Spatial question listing
:::::

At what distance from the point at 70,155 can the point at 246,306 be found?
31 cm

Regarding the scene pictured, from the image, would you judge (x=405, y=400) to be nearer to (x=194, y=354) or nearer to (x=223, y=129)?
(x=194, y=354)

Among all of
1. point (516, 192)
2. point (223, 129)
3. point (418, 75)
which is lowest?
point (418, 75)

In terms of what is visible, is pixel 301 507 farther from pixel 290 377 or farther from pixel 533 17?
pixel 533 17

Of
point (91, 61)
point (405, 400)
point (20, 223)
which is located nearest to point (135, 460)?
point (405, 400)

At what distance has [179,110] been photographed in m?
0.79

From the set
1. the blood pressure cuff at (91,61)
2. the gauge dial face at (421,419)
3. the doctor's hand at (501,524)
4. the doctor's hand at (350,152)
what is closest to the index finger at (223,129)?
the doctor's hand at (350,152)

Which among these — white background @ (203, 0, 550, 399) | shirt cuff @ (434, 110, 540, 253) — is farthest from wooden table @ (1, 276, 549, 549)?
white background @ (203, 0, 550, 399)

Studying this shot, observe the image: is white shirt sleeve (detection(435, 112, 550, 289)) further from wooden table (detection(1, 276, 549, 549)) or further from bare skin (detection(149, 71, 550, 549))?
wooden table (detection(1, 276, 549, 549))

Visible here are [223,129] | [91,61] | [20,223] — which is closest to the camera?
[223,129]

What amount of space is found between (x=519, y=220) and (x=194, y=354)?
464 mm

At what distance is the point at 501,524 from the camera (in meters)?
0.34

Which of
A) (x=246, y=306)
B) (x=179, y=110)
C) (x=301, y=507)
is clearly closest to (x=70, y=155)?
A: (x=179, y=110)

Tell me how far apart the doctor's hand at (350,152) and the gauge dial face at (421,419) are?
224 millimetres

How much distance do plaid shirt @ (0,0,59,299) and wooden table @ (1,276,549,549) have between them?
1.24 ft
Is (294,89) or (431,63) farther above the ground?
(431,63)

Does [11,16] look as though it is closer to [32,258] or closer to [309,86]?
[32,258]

:::::

§ **YOUR TASK**
Rewrite the lines of the listing from the line containing "From the set" through the end of the listing, changing "gauge dial face" to "pressure dial" and leaving everything else as it is. Give only those lines.

§ **RESULT FOR THIS EXERCISE**
From the set
1. the blood pressure cuff at (91,61)
2. the pressure dial at (421,419)
3. the doctor's hand at (501,524)
4. the doctor's hand at (350,152)
what is closest to the index finger at (223,129)?
the doctor's hand at (350,152)

Which among these — white background @ (203, 0, 550, 399) | shirt cuff @ (434, 110, 540, 253) — is farthest from wooden table @ (1, 276, 549, 549)?
white background @ (203, 0, 550, 399)

Studying this shot, observe the image: is white shirt sleeve (detection(435, 112, 550, 289)) further from wooden table (detection(1, 276, 549, 549)) or further from bare skin (detection(149, 71, 550, 549))?
wooden table (detection(1, 276, 549, 549))

Visible here are [223,129] | [91,61] | [20,223] — which is closest to the camera?
[223,129]

What amount of space is found between (x=519, y=220) and (x=194, y=354)?
464 mm

At what distance is the point at 501,524 from the camera (in meters)?
0.34

Which of
A) (x=246, y=306)
B) (x=179, y=110)
C) (x=301, y=507)
is clearly closest to (x=70, y=155)?
A: (x=179, y=110)

Tell me how far apart the doctor's hand at (350,152) and the pressure dial at (421,419) are?
224 millimetres

How much distance do plaid shirt @ (0,0,59,299) and wooden table @ (1,276,549,549) have between them?
1.24 ft
Is (294,89) or (431,63) farther above the ground?
(431,63)

Does [11,16] look as though it is closer to [32,258] or closer to [309,86]?
[32,258]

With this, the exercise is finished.